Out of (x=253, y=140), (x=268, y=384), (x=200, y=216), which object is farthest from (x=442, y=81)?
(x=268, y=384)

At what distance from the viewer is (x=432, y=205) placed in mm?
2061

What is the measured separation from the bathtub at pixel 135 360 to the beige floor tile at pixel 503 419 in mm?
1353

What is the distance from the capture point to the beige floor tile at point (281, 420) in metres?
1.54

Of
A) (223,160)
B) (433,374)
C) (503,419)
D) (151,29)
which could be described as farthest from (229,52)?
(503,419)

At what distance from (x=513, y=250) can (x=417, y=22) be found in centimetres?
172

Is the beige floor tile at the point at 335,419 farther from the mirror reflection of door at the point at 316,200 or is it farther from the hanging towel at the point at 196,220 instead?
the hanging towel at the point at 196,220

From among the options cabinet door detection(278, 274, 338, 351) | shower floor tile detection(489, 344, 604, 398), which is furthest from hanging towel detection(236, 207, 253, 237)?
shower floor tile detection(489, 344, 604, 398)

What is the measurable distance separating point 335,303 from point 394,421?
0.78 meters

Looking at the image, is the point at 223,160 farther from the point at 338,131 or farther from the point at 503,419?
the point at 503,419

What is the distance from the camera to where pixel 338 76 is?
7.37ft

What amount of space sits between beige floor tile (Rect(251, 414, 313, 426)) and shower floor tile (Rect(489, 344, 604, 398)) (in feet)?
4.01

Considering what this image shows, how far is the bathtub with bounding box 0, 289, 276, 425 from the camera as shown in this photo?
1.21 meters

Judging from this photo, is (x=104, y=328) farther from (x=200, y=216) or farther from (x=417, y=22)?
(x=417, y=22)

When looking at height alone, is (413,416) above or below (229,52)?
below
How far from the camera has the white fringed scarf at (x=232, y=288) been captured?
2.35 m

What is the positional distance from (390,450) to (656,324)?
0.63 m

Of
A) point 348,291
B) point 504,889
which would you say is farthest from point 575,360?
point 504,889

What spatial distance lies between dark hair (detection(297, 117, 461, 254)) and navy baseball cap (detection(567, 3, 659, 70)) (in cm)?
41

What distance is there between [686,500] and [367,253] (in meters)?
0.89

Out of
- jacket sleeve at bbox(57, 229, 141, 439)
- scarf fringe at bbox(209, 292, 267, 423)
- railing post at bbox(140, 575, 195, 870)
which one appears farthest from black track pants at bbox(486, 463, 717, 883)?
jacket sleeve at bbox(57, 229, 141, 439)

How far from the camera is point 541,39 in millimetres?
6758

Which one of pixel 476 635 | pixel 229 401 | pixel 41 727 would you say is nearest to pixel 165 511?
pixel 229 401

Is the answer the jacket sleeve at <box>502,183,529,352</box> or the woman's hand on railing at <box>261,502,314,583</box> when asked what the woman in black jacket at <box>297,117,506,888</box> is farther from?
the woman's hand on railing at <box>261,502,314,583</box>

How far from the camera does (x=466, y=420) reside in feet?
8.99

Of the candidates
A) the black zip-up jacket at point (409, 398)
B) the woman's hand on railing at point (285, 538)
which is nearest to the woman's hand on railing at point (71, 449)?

#### WRITTEN INSTRUCTION:
Copy out all the records again, replacing every "distance" with "range" and changing nothing else.

#### OUTPUT FOR THIS TASK:
Out of (x=253, y=140), (x=268, y=384), (x=200, y=216), which object is farthest from (x=442, y=81)?
(x=268, y=384)

At what range from the viewer is (x=432, y=205) placed in mm?
2061

What is the measured separation from the bathtub at pixel 135 360 to the beige floor tile at pixel 503 419 in mm?
1353

What is the range from the capture point to the beige floor tile at point (281, 420) in metres?
1.54

Of
A) (223,160)
B) (433,374)
C) (503,419)
D) (151,29)
which could be described as farthest from (229,52)?
(503,419)

At what range from (x=513, y=250) can (x=417, y=22) be found in centimetres?
172

Is the beige floor tile at the point at 335,419 farther from the mirror reflection of door at the point at 316,200 or is it farther from the hanging towel at the point at 196,220 instead?
the hanging towel at the point at 196,220

From among the options cabinet door detection(278, 274, 338, 351) | shower floor tile detection(489, 344, 604, 398), which is furthest from hanging towel detection(236, 207, 253, 237)?
shower floor tile detection(489, 344, 604, 398)

What is the measurable range separating point 335,303 from point 394,421?
0.78 meters

Looking at the image, is the point at 223,160 farther from the point at 338,131 or farther from the point at 503,419?
the point at 503,419

What is the range from the camera to where pixel 338 76 is?
7.37ft

What amount of space sits between beige floor tile (Rect(251, 414, 313, 426)) and shower floor tile (Rect(489, 344, 604, 398)) (in feet)?
4.01

Considering what this image shows, how far is the bathtub with bounding box 0, 289, 276, 425 from the camera as shown in this photo?
1.21 meters

Judging from this photo, is (x=104, y=328) farther from (x=200, y=216) or farther from (x=417, y=22)?
(x=417, y=22)

When looking at height alone, is (413,416) above or below (229,52)?
below
How far from the camera has the white fringed scarf at (x=232, y=288) been captured?
2.35 m

What is the positional range from (390,450) to (656,324)?
0.63 m

Of
A) point 348,291
B) point 504,889
which would you say is farthest from point 575,360?
point 504,889

What spatial range lies between dark hair (detection(297, 117, 461, 254)) and navy baseball cap (detection(567, 3, 659, 70)) (in cm)?
41

What range is there between [686,500] and [367,253] (in meters)?
0.89

Out of
- jacket sleeve at bbox(57, 229, 141, 439)
- scarf fringe at bbox(209, 292, 267, 423)
- railing post at bbox(140, 575, 195, 870)
which one appears farthest from black track pants at bbox(486, 463, 717, 883)?
jacket sleeve at bbox(57, 229, 141, 439)

How far from the camera is point 541,39 in millimetres?
6758

Which one of pixel 476 635 | pixel 229 401 | pixel 41 727 would you say is nearest to pixel 165 511?
pixel 229 401

Is the answer the jacket sleeve at <box>502,183,529,352</box> or the woman's hand on railing at <box>261,502,314,583</box> when asked what the woman in black jacket at <box>297,117,506,888</box> is farther from?
the woman's hand on railing at <box>261,502,314,583</box>

How far from the camera does (x=466, y=420) reside in feet?
8.99

Of the candidates
A) the black zip-up jacket at point (409, 398)
B) the woman's hand on railing at point (285, 538)
which is nearest to the woman's hand on railing at point (71, 449)?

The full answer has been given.